The arsenal was a valuable asset for the war effort during the Spanish–American War. It manufactured various types of equipment and served as a supply and repair point. During World War I the arsenal served as a center for the repair of small arms. Following minimum staffing after close of World War I, World War II saw activity at the site increase enormously, with the construction of roughly fifty new buildings. Primary activities were directed at maintenance and supply of weapons and ammunition, with over 1000 people working at the arsenal.

- **WHAT THIS EXERCISE ASKS**
(1) Name every war mentioned in the arsenal passage.
(2) Summarize the arsenal passage in two sentences.
(3) Print the arsenal passage from "The arsenal was" to "at the arsenal.".

- **SUPPLIED DATA**

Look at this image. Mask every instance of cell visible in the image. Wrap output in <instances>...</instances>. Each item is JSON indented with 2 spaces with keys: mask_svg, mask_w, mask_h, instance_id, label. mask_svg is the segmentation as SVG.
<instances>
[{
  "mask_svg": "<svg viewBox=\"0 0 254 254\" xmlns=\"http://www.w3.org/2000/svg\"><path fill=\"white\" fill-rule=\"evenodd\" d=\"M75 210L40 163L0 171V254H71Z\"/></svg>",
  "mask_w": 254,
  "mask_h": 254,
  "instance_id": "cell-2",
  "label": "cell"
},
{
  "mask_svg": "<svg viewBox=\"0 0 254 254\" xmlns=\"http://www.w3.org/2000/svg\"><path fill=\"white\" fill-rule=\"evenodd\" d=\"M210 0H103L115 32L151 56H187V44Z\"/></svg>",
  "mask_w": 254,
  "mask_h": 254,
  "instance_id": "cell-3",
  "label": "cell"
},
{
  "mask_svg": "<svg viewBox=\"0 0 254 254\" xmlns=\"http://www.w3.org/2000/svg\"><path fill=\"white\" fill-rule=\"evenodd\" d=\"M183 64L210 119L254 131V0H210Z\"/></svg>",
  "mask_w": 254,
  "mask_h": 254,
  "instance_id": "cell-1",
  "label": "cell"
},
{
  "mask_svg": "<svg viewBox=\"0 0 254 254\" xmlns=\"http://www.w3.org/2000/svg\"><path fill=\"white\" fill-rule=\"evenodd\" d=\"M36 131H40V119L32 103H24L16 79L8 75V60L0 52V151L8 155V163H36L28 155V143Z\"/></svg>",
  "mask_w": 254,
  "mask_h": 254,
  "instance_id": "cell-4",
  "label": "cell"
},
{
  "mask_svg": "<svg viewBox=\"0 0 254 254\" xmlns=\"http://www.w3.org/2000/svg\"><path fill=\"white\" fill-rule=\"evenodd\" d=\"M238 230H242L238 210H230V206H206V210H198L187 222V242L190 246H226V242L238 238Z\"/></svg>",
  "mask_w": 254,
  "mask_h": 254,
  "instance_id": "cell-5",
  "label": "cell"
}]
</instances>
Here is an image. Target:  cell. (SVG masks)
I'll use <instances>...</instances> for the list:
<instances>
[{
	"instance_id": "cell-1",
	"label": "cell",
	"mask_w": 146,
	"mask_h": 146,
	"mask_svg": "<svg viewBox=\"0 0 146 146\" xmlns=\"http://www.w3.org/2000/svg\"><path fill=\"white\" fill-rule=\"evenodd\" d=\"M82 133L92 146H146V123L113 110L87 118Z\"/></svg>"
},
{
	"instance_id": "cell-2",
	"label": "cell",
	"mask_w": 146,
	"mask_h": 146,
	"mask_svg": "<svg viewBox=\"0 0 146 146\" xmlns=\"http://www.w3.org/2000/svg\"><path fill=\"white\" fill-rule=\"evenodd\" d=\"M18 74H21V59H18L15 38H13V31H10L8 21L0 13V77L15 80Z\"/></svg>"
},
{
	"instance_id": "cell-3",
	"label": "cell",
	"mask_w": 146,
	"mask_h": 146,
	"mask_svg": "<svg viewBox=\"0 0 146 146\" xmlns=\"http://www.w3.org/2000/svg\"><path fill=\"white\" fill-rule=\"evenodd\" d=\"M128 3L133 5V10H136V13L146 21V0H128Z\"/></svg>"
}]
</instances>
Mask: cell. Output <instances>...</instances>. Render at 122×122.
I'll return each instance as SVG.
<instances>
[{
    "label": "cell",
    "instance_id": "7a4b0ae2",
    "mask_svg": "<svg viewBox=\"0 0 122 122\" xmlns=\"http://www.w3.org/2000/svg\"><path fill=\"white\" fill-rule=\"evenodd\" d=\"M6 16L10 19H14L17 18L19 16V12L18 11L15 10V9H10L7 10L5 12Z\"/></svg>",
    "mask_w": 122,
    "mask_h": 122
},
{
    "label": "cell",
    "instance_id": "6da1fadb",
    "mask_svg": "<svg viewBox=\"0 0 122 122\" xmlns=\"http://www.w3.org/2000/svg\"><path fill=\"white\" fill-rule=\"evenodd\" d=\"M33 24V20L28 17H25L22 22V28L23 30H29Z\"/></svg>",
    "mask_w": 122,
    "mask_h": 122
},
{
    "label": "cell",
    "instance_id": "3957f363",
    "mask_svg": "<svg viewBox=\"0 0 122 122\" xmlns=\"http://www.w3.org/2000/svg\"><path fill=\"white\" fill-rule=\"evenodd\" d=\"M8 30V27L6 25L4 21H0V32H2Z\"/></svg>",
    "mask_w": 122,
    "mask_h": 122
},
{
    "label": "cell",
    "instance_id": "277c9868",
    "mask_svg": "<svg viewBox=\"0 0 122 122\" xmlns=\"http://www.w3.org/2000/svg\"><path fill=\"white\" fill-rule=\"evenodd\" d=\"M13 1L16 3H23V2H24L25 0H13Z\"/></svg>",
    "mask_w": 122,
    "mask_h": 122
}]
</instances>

- **ANSWERS TO EACH TASK**
(1)
Spanish–American War
World War I
World War II

(2) The arsenal manufactured equipment and served as a supply and repair point during the Spanish–American War, and it became a center for small-arms repair during World War I. After minimum staffing at the end of World War I, activity rose enormously in World War II, when roughly fifty new buildings went up and over 1000 people worked there, chiefly on the maintenance and supply of weapons and ammunition.

(3)
The arsenal was a valuable asset for the war effort during the Spanish–American War. It manufactured various types of equipment and served as a supply and repair point. During World War I the arsenal served as a center for the repair of small arms. Following minimum staffing after close of World War I, World War II saw activity at the site increase enormously, with the construction of roughly fifty new buildings. Primary activities were directed at maintenance and supply of weapons and ammunition, with over 1000 people working at the arsenal.